◆ **記述課題 A**
下にある古代人の食べ物に関する文書の一節のうち、「現代のイスラエル地域に住んで」と「していたことを示しています。」の間を、両端も含めて一字一句たがえずに書き写すこと。

◆ **文書の一節**
◆ ◆ ◆ ◆ ◆
しかし、この主張を覆す新たな研究が発表されました。

 

現代のイスラエル地域に住んでいた更新世(新生代第四紀の前半)の人類は、実際には多種多様な植物からカロリーを得ていたことが明らかになりました。

 

ハイファ大学をはじめとする国際的な研究チームがヨルダン川沿いにあるゲシェル・ベノット・ヤアコブ遺跡で発掘したところ、約78万年前の堆積物に埋まった石器から、数百ものデンプン粒や植物片が発見されました。

 

この発見は、初期人類が意外にも複雑で多様な植物食品を摂取していたことを示しています。

 

今回のテーマは、この古代人の食べ物についての新発見についてです。

 

参考記事)

Paleo Diet Debunked: Ancient Humans Ate Plants, Study Shows(2025/01/20)

 

参考研究)

Starch-rich plant foods 780,000 y ago: Evidence from Acheulian percussive stone tools(2025/01/06)
◆ ◆ ◆ ◆ ◆
◆ **提供記録**
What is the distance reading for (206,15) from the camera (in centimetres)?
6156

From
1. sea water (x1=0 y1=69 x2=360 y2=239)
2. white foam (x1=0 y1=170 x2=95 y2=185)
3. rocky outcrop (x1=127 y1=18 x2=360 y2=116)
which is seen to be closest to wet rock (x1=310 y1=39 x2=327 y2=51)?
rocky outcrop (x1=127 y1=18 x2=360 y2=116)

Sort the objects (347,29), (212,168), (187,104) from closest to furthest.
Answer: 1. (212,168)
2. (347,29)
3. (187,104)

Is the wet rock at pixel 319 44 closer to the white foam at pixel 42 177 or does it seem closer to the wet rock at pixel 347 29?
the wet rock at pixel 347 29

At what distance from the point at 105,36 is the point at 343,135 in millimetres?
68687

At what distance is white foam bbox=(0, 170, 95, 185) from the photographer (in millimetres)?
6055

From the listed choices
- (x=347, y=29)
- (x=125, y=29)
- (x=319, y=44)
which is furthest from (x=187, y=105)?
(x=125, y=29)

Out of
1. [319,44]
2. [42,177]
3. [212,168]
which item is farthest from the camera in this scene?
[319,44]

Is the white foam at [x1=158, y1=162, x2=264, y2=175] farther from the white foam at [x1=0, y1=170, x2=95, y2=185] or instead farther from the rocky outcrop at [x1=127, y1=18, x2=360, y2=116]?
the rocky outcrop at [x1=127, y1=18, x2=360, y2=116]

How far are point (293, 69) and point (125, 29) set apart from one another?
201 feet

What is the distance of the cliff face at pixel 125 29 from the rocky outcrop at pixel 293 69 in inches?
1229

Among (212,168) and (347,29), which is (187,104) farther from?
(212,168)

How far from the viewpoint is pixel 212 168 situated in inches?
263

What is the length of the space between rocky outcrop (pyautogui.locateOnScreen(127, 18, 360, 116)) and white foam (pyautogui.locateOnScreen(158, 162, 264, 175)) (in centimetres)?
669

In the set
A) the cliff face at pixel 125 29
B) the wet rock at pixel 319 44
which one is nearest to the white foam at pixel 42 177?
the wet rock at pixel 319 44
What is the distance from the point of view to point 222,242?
◆ ◆ ◆ ◆ ◆
◆ **記述課題 B**
上の記録から、「inches」という語を含む行をすべて抜き出して返すこと。

◆ **最終解答 A**
現代のイスラエル地域に住んでいた更新世(新生代第四紀の前半)の人類は、実際には多種多様な植物からカロリーを得ていたことが明らかになりました。

 

ハイファ大学をはじめとする国際的な研究チームがヨルダン川沿いにあるゲシェル・ベノット・ヤアコブ遺跡で発掘したところ、約78万年前の堆積物に埋まった石器から、数百ものデンプン粒や植物片が発見されました。

 

この発見は、初期人類が意外にも複雑で多様な植物食品を摂取していたことを示しています。

◆ **最終解答 B**
What is the distance of the cliff face at pixel 125 29 from the rocky outcrop at pixel 293 69 in inches?
How far from the viewpoint is pixel 212 168 situated in inches?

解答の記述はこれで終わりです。